Problem description:
Update the records starting at the line that contains "How far is point (265, 17)" and ending at the line that contains "Is the sunlit" by replacing "snow-covered mountain" with "snowy ridge", leaving everything else unchanged. Give only those lines.
** START Given data **
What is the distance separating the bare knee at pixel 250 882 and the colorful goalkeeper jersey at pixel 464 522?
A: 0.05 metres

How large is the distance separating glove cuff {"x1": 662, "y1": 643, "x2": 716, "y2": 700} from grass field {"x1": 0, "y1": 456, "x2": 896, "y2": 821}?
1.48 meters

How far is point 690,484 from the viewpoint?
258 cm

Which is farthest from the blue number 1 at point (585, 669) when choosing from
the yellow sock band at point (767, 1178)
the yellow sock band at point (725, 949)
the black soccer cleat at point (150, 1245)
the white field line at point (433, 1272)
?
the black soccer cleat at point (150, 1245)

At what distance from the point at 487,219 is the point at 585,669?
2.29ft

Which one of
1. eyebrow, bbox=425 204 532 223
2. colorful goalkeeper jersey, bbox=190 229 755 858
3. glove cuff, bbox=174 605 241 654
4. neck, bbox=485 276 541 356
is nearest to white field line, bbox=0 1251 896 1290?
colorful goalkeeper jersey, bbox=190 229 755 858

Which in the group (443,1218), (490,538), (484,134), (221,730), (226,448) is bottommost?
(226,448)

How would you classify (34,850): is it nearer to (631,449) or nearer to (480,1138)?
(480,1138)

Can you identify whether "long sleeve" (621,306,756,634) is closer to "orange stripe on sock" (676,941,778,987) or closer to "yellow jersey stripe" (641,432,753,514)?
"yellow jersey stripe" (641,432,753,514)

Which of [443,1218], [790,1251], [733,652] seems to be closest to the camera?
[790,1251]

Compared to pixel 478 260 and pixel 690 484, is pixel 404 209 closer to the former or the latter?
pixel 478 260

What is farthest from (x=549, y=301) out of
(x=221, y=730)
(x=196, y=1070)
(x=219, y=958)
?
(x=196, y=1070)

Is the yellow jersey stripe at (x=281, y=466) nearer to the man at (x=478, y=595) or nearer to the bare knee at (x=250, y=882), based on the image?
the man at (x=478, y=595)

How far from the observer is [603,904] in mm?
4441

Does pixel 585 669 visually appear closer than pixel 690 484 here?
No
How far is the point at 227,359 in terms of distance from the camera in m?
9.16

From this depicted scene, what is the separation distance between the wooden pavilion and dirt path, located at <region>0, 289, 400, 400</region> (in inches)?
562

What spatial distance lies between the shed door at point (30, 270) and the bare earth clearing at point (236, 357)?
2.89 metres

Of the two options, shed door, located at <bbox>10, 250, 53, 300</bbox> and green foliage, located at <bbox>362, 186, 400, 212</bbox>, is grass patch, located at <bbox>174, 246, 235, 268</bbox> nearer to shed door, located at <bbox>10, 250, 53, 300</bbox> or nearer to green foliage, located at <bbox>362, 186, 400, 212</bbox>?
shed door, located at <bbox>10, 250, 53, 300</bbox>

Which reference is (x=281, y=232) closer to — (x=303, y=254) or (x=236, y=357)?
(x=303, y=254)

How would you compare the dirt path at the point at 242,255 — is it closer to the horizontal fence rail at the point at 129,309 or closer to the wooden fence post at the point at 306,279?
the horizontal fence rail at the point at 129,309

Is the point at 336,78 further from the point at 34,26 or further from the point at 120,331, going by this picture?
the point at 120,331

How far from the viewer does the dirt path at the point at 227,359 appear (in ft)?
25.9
** END Given data **
** START Given data **
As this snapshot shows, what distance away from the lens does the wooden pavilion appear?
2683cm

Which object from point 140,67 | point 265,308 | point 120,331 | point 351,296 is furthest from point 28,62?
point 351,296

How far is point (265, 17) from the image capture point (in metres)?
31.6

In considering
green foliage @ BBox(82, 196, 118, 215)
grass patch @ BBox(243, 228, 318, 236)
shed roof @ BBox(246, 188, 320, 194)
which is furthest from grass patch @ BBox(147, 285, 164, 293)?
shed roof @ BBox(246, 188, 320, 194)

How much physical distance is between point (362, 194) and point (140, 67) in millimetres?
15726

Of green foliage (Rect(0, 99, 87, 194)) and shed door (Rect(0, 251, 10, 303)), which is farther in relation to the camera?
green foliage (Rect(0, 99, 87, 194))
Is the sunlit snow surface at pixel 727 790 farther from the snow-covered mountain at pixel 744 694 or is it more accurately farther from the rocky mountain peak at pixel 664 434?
** END Given data **
Correct result:
How far is point (265, 17) from the image capture point (in metres)?
31.6

In considering
green foliage @ BBox(82, 196, 118, 215)
grass patch @ BBox(243, 228, 318, 236)
shed roof @ BBox(246, 188, 320, 194)
which is furthest from grass patch @ BBox(147, 285, 164, 293)?
shed roof @ BBox(246, 188, 320, 194)

How much physical distance is between point (362, 194) and point (140, 67) in millimetres?
15726

Of green foliage (Rect(0, 99, 87, 194)) and shed door (Rect(0, 251, 10, 303)), which is farther in relation to the camera?
green foliage (Rect(0, 99, 87, 194))
Is the sunlit snow surface at pixel 727 790 farther from the snowy ridge at pixel 744 694 or is it more accurately farther from the rocky mountain peak at pixel 664 434?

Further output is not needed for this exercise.